Segment Start: EXTRACT PROVIDED

The Salivaria split from the rest of the trypanosomes about 150 million years ago (Mya). They were probably mainly living in the guts of insects, until the appearance of tsetse flies gave them access to mammalian blood. On the other hand, the common ancestor of the T. cruzi clade (~Schizotrypanum) appeared about 84 million years ago, not long before the diversification of bats, which is thought to have contributed to the diversification of the group and ultimately a trypanosome that infects many different types of mammals.

== Selected species ==
Species of Trypanosoma include the following:
- T. ambystomae. in amphibians
- T. antiquus, extinct (Fossil in Miocene amber)
- T. avium, which infects birds and blackflies
- T. bennetti, which infects birds and biting midges
- T. boissoni, in elasmobranch
- T. brucei, which has subsumed some former species to give rise to the following subspecies:
  - T. brucei brucei (the original T. brucei), which causes nagana in cattle.
  - T. brucei equiperdum, which causes dourine or covering sickness in horses and other Equidae, it can be spread through coitus. Arose separately from T. b. evansi in Eastern Africa.
  - T. brucei evansi, which causes one form of the disease surra in certain animals including camels (a single case report of human infection in 2005 in India was successfully treated with suramin.). Enmerged at two independent occasions in Western Africa.
  - T. brucei gambiense and T. brucei rhodesiense, both of which cause sleeping sickness in humans.

Segment End: EXTRACT PROVIDED

(TASK DESCRIPTION) Write out, word for word, the part of the trypanosome text that opens with the words containing "- T. avium, which" and closes with "sickness in humans.". These listings have no connection to the trypanosome text.

Segment Start: ENTRIES SUPPLIED

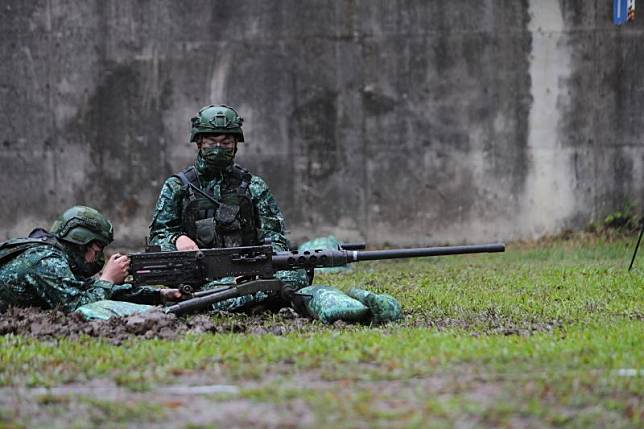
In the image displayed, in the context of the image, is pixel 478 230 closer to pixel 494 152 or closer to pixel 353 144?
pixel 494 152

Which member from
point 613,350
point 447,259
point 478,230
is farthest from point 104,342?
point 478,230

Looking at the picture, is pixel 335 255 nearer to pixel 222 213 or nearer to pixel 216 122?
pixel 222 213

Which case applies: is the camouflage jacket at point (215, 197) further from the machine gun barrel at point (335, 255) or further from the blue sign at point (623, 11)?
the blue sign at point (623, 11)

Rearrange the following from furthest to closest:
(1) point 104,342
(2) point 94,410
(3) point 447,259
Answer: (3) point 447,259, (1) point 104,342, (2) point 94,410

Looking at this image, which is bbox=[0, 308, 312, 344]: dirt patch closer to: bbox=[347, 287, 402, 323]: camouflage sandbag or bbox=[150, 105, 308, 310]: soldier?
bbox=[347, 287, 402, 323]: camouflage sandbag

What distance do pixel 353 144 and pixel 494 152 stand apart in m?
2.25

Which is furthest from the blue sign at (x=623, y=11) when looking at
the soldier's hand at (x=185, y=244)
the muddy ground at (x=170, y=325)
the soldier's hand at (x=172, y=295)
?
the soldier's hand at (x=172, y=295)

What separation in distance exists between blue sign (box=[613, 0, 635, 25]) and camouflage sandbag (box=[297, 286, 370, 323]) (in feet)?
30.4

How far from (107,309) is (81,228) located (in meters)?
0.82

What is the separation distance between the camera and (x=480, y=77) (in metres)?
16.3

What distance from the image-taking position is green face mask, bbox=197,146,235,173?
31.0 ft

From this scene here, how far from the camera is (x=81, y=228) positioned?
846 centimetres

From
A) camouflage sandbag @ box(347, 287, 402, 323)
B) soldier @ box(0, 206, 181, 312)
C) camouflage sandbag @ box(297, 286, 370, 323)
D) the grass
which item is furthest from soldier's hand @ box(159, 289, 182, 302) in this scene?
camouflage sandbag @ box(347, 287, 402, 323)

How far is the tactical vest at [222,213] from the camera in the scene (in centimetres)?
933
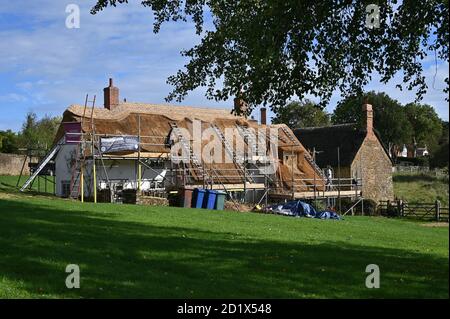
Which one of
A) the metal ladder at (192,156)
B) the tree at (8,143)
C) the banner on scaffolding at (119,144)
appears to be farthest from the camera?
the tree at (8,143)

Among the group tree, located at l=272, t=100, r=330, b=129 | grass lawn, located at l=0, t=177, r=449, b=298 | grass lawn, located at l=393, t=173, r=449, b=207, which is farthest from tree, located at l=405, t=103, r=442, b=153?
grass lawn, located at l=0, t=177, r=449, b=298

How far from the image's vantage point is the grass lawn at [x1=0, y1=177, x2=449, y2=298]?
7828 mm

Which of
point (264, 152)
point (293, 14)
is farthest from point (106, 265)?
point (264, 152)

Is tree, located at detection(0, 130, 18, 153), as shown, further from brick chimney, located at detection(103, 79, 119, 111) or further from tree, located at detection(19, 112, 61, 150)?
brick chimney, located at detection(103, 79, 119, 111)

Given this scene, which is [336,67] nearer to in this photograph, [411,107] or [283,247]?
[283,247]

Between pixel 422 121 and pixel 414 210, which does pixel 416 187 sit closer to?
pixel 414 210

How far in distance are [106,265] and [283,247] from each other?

Segment End: ENTRIES SUPPLIED
Segment Start: ENTRIES SUPPLIED

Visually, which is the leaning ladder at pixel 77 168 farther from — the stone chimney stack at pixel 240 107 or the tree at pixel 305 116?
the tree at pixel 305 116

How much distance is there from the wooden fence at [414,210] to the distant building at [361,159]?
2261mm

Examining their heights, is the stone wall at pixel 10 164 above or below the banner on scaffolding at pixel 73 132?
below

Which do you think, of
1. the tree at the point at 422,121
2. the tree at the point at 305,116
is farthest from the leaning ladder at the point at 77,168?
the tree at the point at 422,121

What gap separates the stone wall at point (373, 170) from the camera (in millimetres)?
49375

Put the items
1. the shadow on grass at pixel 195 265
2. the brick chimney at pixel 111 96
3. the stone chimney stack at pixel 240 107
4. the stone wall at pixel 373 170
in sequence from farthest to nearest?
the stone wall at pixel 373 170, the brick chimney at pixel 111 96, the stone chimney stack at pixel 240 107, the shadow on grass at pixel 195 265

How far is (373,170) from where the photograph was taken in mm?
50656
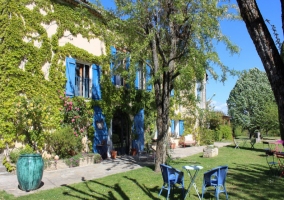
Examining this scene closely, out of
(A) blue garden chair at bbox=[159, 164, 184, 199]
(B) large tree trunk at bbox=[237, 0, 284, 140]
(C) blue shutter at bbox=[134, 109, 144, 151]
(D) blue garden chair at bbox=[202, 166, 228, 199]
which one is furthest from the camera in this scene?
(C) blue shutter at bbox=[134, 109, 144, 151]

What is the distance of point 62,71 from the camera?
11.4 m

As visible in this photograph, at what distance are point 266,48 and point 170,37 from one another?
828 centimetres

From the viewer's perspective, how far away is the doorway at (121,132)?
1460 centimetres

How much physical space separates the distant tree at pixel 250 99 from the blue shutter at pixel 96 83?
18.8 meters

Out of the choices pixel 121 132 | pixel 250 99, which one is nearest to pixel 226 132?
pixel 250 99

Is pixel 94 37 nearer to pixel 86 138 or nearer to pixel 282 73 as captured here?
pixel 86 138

Segment End: ENTRIES SUPPLIED

(OUTPUT OF THE EXERCISE)
- T. avium, which infects birds and blackflies
- T. bennetti, which infects birds and biting midges
- T. boissoni, in elasmobranch
- T. brucei, which has subsumed some former species to give rise to the following subspecies:
  - T. brucei brucei (the original T. brucei), which causes nagana in cattle.
  - T. brucei equiperdum, which causes dourine or covering sickness in horses and other Equidae, it can be spread through coitus. Arose separately from T. b. evansi in Eastern Africa.
  - T. brucei evansi, which causes one form of the disease surra in certain animals including camels (a single case report of human infection in 2005 in India was successfully treated with suramin.). Enmerged at two independent occasions in Western Africa.
  - T. brucei gambiense and T. brucei rhodesiense, both of which cause sleeping sickness in humans.